I was hoping to find something quick to cook in the village shop, but instead was tempted by rabbit legs. My first thought was lapin à la sauce moutarde, rabbit with mustard sauce, one of the most common rabbit dishes in French restaurants. But a quick search in Jeanne Strang’s wonderful book about the cuisine of south-western France, Goose Fat and Garlic, led me to try something new. I based my recipe on hers, adding some juniper berries to the marinade and using shallots (large French echalottes) rather than onions. I marinaded the rabbit legs in red wine, sliced shallots and carrots, pepper, bay leaves chopped garlic and juniper berries for about 5 hours, although Jeanne Strang suggests overnight. At the same time I soaked the pruneaux (dried prunes that are a speciality of the area around Agen in the Lot, south-west France) in some more red wine.
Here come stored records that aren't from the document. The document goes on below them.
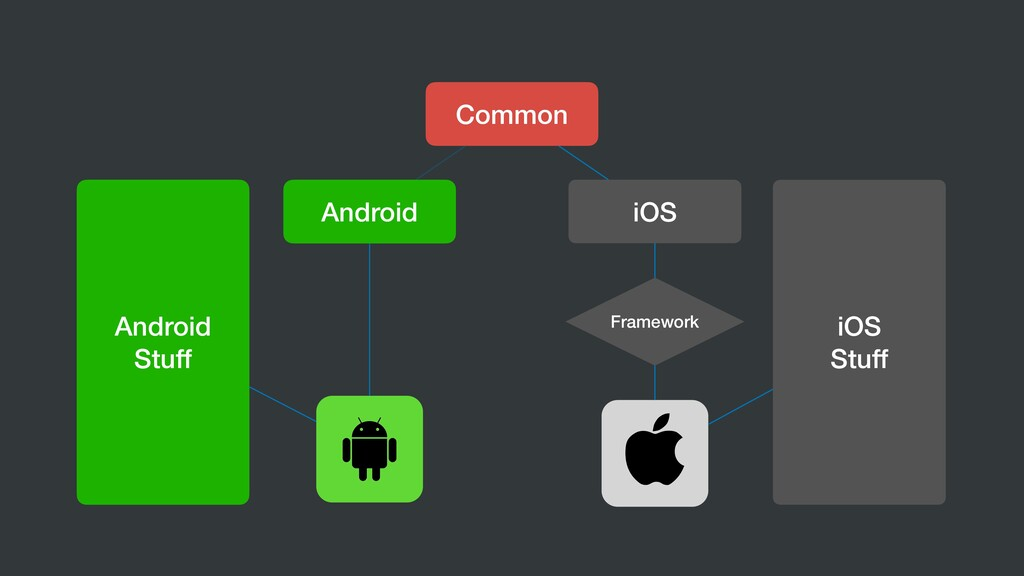 Common Android iOS Framework Android Stuff iOS ...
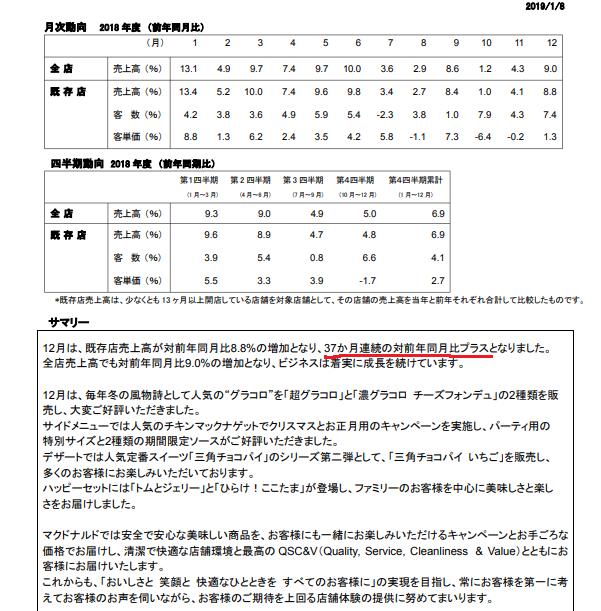 f:id:yutaso-kabu:20190201142649p:plain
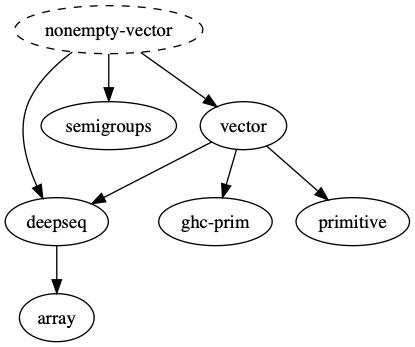nonempty-vector dependencies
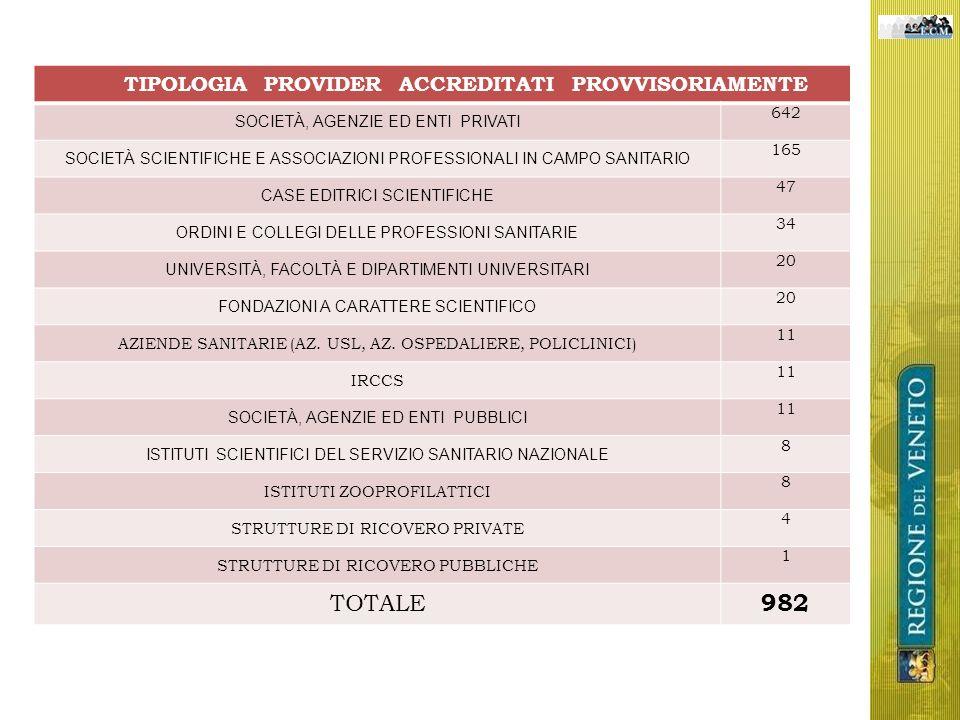 TIPOLOGIA PROVIDER ACCREDITATI PROVVISORIAMENTE SOCIETÀ, AGENZIE ED ENTI PRIVATI 642 SOCIETÀ SCIENTIFICHE E ASSOCIAZIONI PROFESSIONALI IN CAMPO SANITARIO 165 CASE EDITRICI SCIENTIFICHE 47 ORDINI E COLLEGI DELLE PROFESSIONI SANITARIE 34 UNIVERSITÀ, FACOLTÀ E DIPARTIMENTI UNIVERSITARI 20 FONDAZIONI A CARATTERE SCIENTIFICO 20 AZIENDE SANITARIE (AZ.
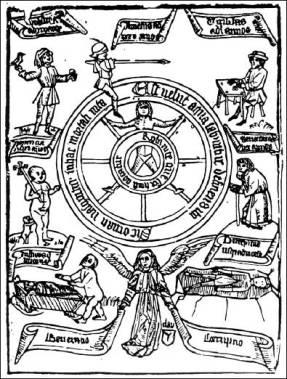 agricultural_astrology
The marinade smelt deliciously winey and oniony after a few hours when I drained the rabbit pieces and browned them and some more shallots in duck fat in a cast-iron casserole and stirred in a tablespoonful of flour. I added the marinade, brought it all to the boil and simmered for an hour. Then I added the pruneaux with their wine and simmered for a further 20 minutes.
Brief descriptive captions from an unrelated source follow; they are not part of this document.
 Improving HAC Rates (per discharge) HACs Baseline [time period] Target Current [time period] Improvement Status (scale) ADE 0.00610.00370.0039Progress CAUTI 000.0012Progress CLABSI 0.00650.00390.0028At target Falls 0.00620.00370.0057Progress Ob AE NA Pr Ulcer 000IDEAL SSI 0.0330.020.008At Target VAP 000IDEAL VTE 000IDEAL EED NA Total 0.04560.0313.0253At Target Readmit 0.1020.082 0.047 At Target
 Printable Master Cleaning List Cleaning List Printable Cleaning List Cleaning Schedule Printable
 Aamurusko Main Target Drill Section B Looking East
I served the rabbit with millas, a southern French version of polenta, the recipe for which is also given in Jeanne Strang’s book. I used some quick-cook polenta grains I had in the cupboard, with three times their volume of water, some more duck fat and chopped garlic. When it was cooked (only 7 minutes with these grains although the more traditional method takes 20 minutes of continuous stirring), I spread it out on a baking tray in a layer about 1 centimetre thick and put it under the grill to crisp a bit, then cut pieces of it to accompany the rabbit and sauce.